LAS VEGAS - Daniel Cormier rebounded from more personal and professional adversity in his 35 years on this planet than most people could experience in several lifetimes.
So as tough as it was to come up short in challenging Jon Jones for the UFC light heavyweight championship on Saturday night at UFC 182, the 15-1 Cormier has vowed to pick himself up off the mat yet again.
"I've had to rebuild myself a number of times like people can't even imagine," said Cormier, as he fought back tears during the post-fight press conference at the MGM Grand. "And, this is no different. This is not going to ruin me."
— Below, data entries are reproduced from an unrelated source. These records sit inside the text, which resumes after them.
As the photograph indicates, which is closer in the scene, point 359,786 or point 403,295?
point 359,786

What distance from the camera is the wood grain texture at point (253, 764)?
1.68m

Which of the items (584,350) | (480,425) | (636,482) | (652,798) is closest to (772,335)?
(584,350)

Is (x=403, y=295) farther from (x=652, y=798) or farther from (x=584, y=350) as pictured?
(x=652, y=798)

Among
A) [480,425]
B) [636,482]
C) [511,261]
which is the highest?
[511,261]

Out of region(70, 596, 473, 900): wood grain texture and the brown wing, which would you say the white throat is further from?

Cormier's setbacks in his personal life have included the death of his daughter. Professionally, he's been a stellar performer, but has come up short on the biggest stage, including a fourth-place wrestling finish in the 2004 Olympics.
"I've been trying to become a champion for a really long time," Cormier said. "At the highest level, it really hasn't worked out for me. This one's tough. I truly believed that I could get the job done. I thought I could get the job done.:
DC has gained popularity for his insightful commentary as an analyst, and even in the wake of his loss to Jones, he had a clear-cut breakdown of how the fight went wrong.
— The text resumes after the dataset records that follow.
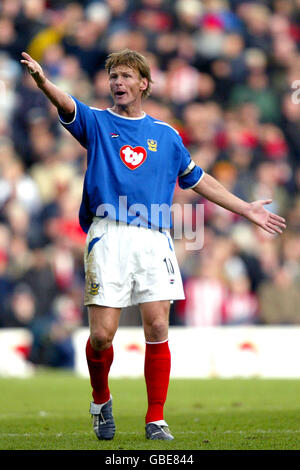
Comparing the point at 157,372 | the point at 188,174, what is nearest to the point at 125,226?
the point at 188,174

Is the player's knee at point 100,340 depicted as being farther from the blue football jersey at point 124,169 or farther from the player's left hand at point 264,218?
the player's left hand at point 264,218

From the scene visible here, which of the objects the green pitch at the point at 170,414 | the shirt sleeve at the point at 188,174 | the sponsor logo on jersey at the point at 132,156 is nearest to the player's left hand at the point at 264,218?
the shirt sleeve at the point at 188,174

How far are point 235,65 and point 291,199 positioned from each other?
112 inches

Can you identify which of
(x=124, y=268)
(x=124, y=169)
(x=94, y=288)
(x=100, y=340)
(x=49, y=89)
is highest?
(x=49, y=89)

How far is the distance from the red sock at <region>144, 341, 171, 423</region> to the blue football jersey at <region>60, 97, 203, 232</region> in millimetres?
809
"I thought the first round he did well and toward the end of the round i started gaining a little momentum," Cormier said. "I thought second round I won, third round I thought I started the round well and didn't finish it well. Fourth round I took it off, he won that round going away. Then the fifth round we didn't do much at all, we kind of hugged each other for five minutes."
Cormier refused to make any excuses for the loss.
"That's what happens when you go as hard as we did," Cormier said. "He won the fight, I don't know how to judge a fight. I know I lost and Jon won, that's really all it boils down to."